Estoy convencido de que
solo cuando descubrimos la belleza, hondura y dramaticidad del camino cristiano,
empezamos a comprender la necesidad de no enrocarnos en un subjetivismo
autoindulgente que, lejos de ayudarnos a superar las consecuencias destructivas
del pecado, nos engolfa en él. Celebrar el perdón –y hacerlo sacramentalmente–
es celebrar la densidad de la vida. Por eso, cuando la confesión se reduce a
una repetición mecánica de acciones insignificantes acaba convirtiéndose también en
algo infantil y superfluo. Solo se confiesa bien quien vive intensamente, aun a riesgo de
cometer grandes errores, no solo quien sigue al pie de la letra las recomendaciones que aprendió en la catequesis de primera comunión. Quien se desliza por la vida sin tomar nada en serio,
con la frivolidad que nos envuelve, no entiende por qué ha de pedir perdón, por
qué necesita abrirse a una misericordia liberadora. Por desgracia, los
sacerdotes no siempre ayudamos a nuestros hermanos y hermanas a entrar en esta
dimensión. A veces nos limitamos a despachar el sacramento con la misma rutina
con la que muchos fieles se acercan a él.
Me pregunto si este tiempo de Adviento, este año bendito que ha abierto en canal nuestra fe y nuestra duda, nuestra desesperación
y nuestra esperanza, no puede ser una oportunidad para que todos nos
preguntemos si no ha llegado el momento de reconciliarnos: es decir, de poner
nombre a ese fondo de pecado que nos impide vivir con la dignidad y alegría que
merecemos, y de abrirnos a la misericordia sanadora de Dios. No importa el
tiempo que haya trascurrido desde nuestra última confesión o el historial que
hayamos acumulado.

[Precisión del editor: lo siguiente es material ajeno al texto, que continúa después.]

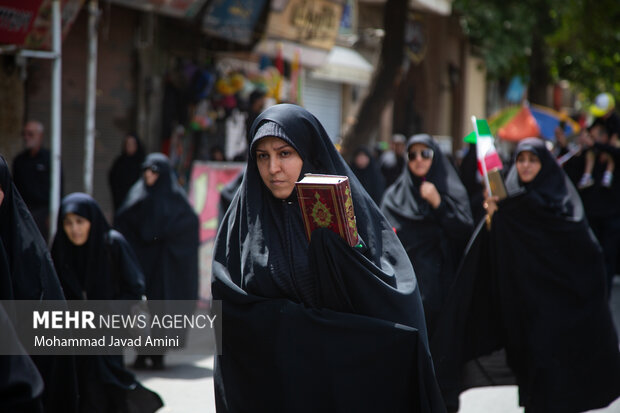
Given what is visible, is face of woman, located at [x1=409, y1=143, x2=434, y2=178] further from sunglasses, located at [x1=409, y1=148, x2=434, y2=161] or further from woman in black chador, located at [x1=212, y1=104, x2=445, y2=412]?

Lo que de verdad importa es que Dios sueña con un futuro
mejor para cada uno de sus hijos e hijas. A ninguno nos quiere privar de la
fuerza restauradora del perdón y de la posibilidad de emprender un camino
nuevo. ¿No es este el mejor, si no el único, modo de celebrar una Navidad digna
de tal nombre? Este año que todo el decorado exterior pierde brillo, ¿no habrá
llegado el momento de prestar más atención a nuestro mundo interior?